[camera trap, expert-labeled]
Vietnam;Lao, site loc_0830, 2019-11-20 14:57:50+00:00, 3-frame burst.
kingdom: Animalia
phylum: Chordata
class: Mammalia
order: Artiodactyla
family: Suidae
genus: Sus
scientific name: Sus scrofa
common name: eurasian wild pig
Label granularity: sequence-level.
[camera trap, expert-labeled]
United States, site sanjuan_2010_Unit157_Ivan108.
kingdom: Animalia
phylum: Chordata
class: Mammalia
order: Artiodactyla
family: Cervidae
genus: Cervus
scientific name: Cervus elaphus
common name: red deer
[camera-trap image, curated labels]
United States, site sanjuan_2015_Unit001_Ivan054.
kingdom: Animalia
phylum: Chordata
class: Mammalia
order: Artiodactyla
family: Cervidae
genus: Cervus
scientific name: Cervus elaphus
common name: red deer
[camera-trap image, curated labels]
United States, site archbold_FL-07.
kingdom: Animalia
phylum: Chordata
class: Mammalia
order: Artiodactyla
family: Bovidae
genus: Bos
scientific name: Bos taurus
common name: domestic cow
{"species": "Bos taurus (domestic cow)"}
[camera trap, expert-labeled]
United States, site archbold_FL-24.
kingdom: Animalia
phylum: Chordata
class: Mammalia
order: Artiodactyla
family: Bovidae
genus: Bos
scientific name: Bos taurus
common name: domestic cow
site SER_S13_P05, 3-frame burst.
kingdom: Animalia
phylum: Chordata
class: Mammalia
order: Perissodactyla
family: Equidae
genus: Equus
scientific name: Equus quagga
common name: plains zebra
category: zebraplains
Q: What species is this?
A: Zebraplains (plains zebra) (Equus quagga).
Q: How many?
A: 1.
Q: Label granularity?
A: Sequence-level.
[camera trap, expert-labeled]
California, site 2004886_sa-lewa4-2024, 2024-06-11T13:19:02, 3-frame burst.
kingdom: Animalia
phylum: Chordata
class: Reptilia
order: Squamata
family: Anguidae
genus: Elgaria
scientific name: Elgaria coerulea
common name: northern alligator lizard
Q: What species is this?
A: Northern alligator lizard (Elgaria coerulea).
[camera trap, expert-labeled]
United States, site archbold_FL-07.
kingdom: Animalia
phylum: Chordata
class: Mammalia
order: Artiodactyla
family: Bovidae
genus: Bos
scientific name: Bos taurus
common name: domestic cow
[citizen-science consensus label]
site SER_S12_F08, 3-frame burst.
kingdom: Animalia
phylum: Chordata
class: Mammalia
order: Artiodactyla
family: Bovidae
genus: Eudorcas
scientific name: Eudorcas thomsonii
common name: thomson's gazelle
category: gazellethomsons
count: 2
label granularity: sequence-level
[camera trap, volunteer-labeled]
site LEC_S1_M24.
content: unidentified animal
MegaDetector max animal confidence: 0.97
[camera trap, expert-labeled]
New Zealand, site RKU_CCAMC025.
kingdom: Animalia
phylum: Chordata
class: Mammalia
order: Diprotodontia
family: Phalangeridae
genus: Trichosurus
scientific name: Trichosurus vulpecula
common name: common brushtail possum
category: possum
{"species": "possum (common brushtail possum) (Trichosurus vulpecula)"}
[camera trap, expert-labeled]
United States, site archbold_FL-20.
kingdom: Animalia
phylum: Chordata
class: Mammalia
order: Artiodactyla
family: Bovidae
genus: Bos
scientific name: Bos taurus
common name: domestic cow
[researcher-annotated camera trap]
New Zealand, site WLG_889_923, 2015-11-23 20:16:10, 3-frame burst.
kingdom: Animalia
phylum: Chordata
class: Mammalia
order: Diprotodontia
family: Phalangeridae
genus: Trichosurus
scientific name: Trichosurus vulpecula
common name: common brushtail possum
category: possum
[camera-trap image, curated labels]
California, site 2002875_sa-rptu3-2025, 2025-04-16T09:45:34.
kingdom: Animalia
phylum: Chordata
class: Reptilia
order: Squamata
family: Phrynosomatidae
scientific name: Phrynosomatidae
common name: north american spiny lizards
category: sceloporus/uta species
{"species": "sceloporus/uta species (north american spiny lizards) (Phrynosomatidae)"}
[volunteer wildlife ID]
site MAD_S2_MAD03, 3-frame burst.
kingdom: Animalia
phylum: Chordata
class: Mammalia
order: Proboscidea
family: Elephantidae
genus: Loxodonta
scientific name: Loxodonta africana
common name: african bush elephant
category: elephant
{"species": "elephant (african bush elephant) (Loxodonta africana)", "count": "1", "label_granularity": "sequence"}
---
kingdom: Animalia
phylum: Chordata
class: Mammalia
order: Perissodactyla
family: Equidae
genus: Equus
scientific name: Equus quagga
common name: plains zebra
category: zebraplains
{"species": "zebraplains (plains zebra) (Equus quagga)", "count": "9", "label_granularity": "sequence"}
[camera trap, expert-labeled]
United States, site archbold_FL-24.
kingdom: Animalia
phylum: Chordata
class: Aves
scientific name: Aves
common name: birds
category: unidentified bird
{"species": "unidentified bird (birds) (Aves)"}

WHAT TO DO: Working from the records above, write out verbatim only the lines from the line containing "2024-06-11T13:19:02, 3-frame burst." through the line containing "common name: northern alligator lizard".

TASK RESPONSE:
California, site 2004886_sa-lewa4-2024, 2024-06-11T13:19:02, 3-frame burst.
kingdom: Animalia
phylum: Chordata
class: Reptilia
order: Squamata
family: Anguidae
genus: Elgaria
scientific name: Elgaria coerulea
common name: northern alligator lizard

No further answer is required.